Os Hospitais de Campanha do Riocentro e o do Maracanã foram abertos em maio de 2020, com o crescimento acelerado de casos da covid-19. A previsão era que fossem abertos sete hospitais, mas, mesmo os dois únicos inaugurados pela prefeitura escancararam ainda mais o sistema de corrupção que autoridades publicas mobilizaram para faturar em cima de uma tragédia de saúde publica.
O hospital de Campanha o Maracanã foi alvo de diversas denúncias. Funcionários relataram falta de pagamento e de equipamentos . A unidade era uma das geridas pela OS Iabas, afastada da administração dessas unidades em junho de 2020 pelo governo estadual. Suspeitas sobre irregularidades em contratos firmados com o Iabas foram citadas na denúncia que embasou o pedido de impeachment contra o governador afastado, Wilson Witzel.

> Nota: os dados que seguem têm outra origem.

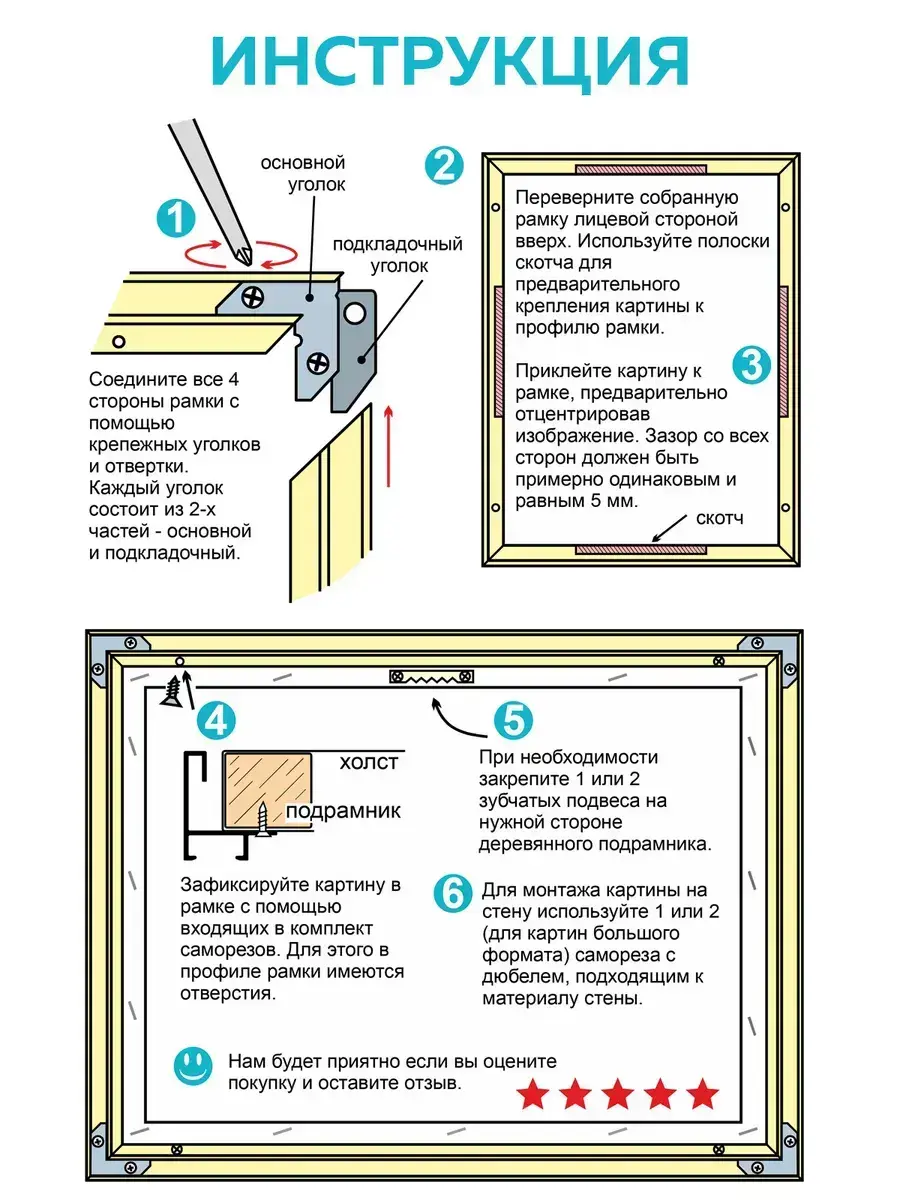 ИНСТРУКЦИЯ

1

основной уголок

подкладочный уголок

Соедините все 4 стороны рамки с помощью крепежных уголков и отвертки. Каждый уголок состоит из 2-х частей - основной и подкладочный.

2

Переверните собранную рамку лицевой стороной вверх. Используйте полоски скотча для предварительного крепления картины к профилю рамки.

3

Приклейте картину к рамке, предварительно отцентрировав изображение. Зазор со всех сторон должен быть примерно одинаковым и равным 5 мм.

скотч

4

холст

подрамник

Зафиксируйте картину в рамке с помощью входящих в комплект саморезов. Для этого в профиле рамки имеются отверстия.

5

При необходимости закрепите 1 или 2 зубчатых подвеса на нужной стороне деревянного подрамника.

6

Для монтажа картины на стену используйте 1 или 2 (для картин большого формата) самореза с дюбелем, подходящим к материалу стены.

Нам будет приятно если вы оцените покупку и оставите отзыв.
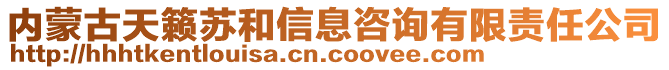 内蒙古天籁苏和信息咨询有限责任公司
http://hhhtkentlouisa.cn.coovee.com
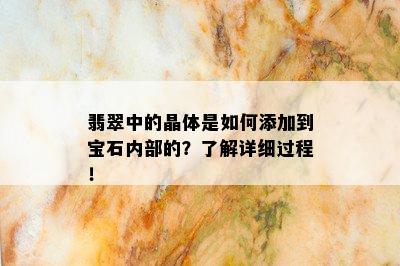 翡翠中的晶体是如何添加到宝石内部的？了解详细过程！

No inicio o ano, com a delação premiada do secretário de Saúde Edmar Santos, descobriu-se que equipamentos superfaturados, incluindo respiradores obsoletos. macas que quebravam com o peso do paciente, máscaras de papel e outros absurdos. Tudo ocupava um galpão em São Gonçalo, cujo aluguel custava aos cofres públicos a bagatela de R$1 milhão por mês.
Em suma, os desmandos administrativos e a corrupção endêmica que assolam o Rio tornam ainda mais caótica a situação a Saúde pública na cidade. E desvia os olhares do parecer técnico daquilo que realmente importa. Se os hospitais de campanha foram fechados, é preciso estruturar e equipar as unidades em nível municipal, estadual e federal, para assistir a população. Reativar leitos, contratar equipes de saúde, buscar soluções. É claro que a população precisa fazer sua parte, com as medidas protetivas e evitando aglomerações. Mas ao gestor publico cabe botar ordem na casa e não fugir às suas responsabilidades.